We tried thirteen different red wines with our cassoulet.  Since we were thinking of it as a dish for holiday entertaining, we only opened wines costing $20 or less (including one bag in box wine, which we’re recommending enthusiastically).  The wines that disappointed us almost all were too big, tannic, or alcoholic.  Whether a Zinfandel or Cabernet, and whether from Australia, the Americas, or Europe, they simply got in the way of the dish.  By contrast, the wines we’re recommending all shared a soft, comforting mouth-feel.  None were especially complex or multi-layered, but all were very enjoyable.  Our conclusion, then, was that fancy, powerhouse reds will disappoint with cassoulet.  Instead, look for soft, medium-weight wines that feel silky or velvety, their texture echoing that of the long-cooked beans in the dish.  

 

  

Selection

Approx.
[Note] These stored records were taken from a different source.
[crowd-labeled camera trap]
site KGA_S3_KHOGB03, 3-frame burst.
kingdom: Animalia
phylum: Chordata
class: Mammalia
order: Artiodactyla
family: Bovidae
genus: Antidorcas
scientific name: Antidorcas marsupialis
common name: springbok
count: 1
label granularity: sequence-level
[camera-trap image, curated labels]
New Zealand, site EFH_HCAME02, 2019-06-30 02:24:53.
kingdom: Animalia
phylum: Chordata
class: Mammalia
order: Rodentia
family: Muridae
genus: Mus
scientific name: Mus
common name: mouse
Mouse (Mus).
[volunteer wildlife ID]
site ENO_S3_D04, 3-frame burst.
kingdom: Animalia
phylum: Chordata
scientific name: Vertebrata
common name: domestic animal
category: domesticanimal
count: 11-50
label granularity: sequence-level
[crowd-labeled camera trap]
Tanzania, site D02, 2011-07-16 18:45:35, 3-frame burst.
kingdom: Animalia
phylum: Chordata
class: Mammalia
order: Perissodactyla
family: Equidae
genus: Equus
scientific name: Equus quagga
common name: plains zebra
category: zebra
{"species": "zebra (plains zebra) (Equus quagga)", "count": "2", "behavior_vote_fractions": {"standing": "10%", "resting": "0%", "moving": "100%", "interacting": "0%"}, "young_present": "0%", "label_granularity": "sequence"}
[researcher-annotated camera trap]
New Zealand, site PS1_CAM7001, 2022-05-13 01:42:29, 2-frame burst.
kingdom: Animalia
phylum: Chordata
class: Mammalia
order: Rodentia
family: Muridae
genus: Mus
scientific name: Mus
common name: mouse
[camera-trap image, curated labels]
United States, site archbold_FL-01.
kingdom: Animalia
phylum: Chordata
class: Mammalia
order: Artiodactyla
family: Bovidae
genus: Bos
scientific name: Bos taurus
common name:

Price

Comments

 

Adriano, Douro (Portugal) 2005

(Imported by Maisons Marques & Domaines)

 

 

  $15

 

A blend of three traditional Portuguese red wine grapes, Touriga Franca, Tinta Roriz and Touriga Nacional, this wine feels very soft and supple.  While fresh, it seems fully mature, and its red fruit, enhanced by a hint of peppery spice in the finish, made it shine especially brightly with our cassoulet.    

 

 

 

Alamos, Mendoza (Argentina) Malbec “Selección” 2007

(Imported by Alamos USA)

 

 

  $20

 

Though richly fruited, this wine’s pliant tannins enabled it to pair well with a dish that neither needs nor wants a more powerful, pungent partner.  One of the charms of Argentinean Malbec is its ability to deliver full flavor in an approachable manner.  That’s exactly what this wine does.  

 

 

 

Herding Cats, Western Cape (South Africa) Merlot/ Pinotage 2008

(Imported by Herding Cats USA)

 

 

 

 $20/ 3L

 

You can buy this wine (for about $8) in a regular 750 ml bottle, but we tried it from a three liter box – the sort of container that might be just the thing to open at a holiday open house party.  We found it smooth and silky, with plenty of fresh fruit flavor.  Sure it tasted simple, but it also tasted good, and it paired quite nicely with our cassoulet.

 

 

 

Maison Bouachon, Côtes-du-Rhône (France) “Les Rabassières” 2006

(Imported by SFW America)

 

 

  $15

 

Some Côtes-du-Rhône reds taste extremely earthy, fruit being a secondary flavor.  Not this one.  Leathery, peppery notes stay very much in the background, allowing bright red berry flavors to come to the fore.  That profile makes it less complex than some other Rhône wines, but it also is what allowed it to complement this particular dish so effectively.

 

 


 

 

Valley of the Moon, Sonoma County (California) Sangiovese 2007

 

 

 

 $16

 

 

As with all the wines we are recommending with this dish, pliant tannins and a supple texture made this Sangiovese shine.  Cassoulet is a comfort food, and this certainly is a comforting because comfortable wine.